How bats avoid collisions

A study led by Brown University researchers has discovered how bats avoid collisions.
               
For the study, James Simmons, a professor of neuroscience at Brown University, and his colleagues at Brown and in Japan, conducted a series of innovative experiments designed to mimic a thick forest.

Their research has appeared in the Proceedings of the National Academy of Sciences early edition.

According to the researchers, echolocating bats minimize sound wave interference by tweaking the frequencies of the sounds they emit - their broadcasts - to detect and maneuver around obstacles.

They also found that bats make mental templates of each broadcast and the echo it creates, to differentiate one broadcast/echo set from another.

The research may lead to the design of better sonar and radar systems by capitalizing on the bats' natural ability to ferret out duplicative echoes in environments that otherwise could produce "phantom" objects.
               
The scientists created a 13-row long by 11-row wide U-shaped grid of ceiling-to-floor chain links to test big brown bats' ability to locate obstacles at various distances in their flight path and to make nearly instantaneous adjustments.

They used a miniature radio microphone created by their Japanese colleagues and attached it to the bats' heads to record their sounds (which are made in pairs).

Other microphones placed in the room recorded the echoes produced from the bats' broadcasts, giving the researchers a comprehensive, accurate recording of the bats' echo-processing methods.

 The scientists also filmed the bats with high-resolution video cameras.

The team noticed almost immediately that the bats were confronted with overlapping echoes to their rapid firing of broadcasts. That could create confusion where obstacles were located and even produce objects that weren't really there.

Mary Bates, a fourth-year graduate student at Brown and a contributing author on the paper, said: "When there are a lot of obstacles in the environment, a bat needs to emit sounds quickly.

"It can't wait for another sound to return before updating its image" (of the scene in which it's flying).

An echo from the bat's first broadcast could masquerade as the echo from a subsequent broadcast.

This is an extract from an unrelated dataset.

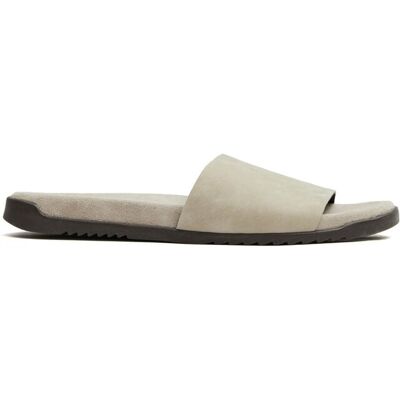 CASTELL MENORCA - Sandalia de hombre con tira de piel. Beige 41 CASTELL MENORCA - Sandalia de hombre con tira de piel. Beige 41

The bat overcomes this potentially confusing cascade of signals by making a template, or mental fingerprint, of each broadcast and corresponding echo, the team learned. That way, the bat needs only to slightly alter the frequency of its broadcast to create a broadcast/echo template that doesn't match the original.

The team found that bats change the frequency of their broadcasts by no more than 6 kilohertz. That's a good thing, as bats' frequency range covers only roughly 20 to 100 kilohertz.

Simmons said: "They've evolved this, so they can fly in clutter.

"Otherwise, they'd bump into trees and branches."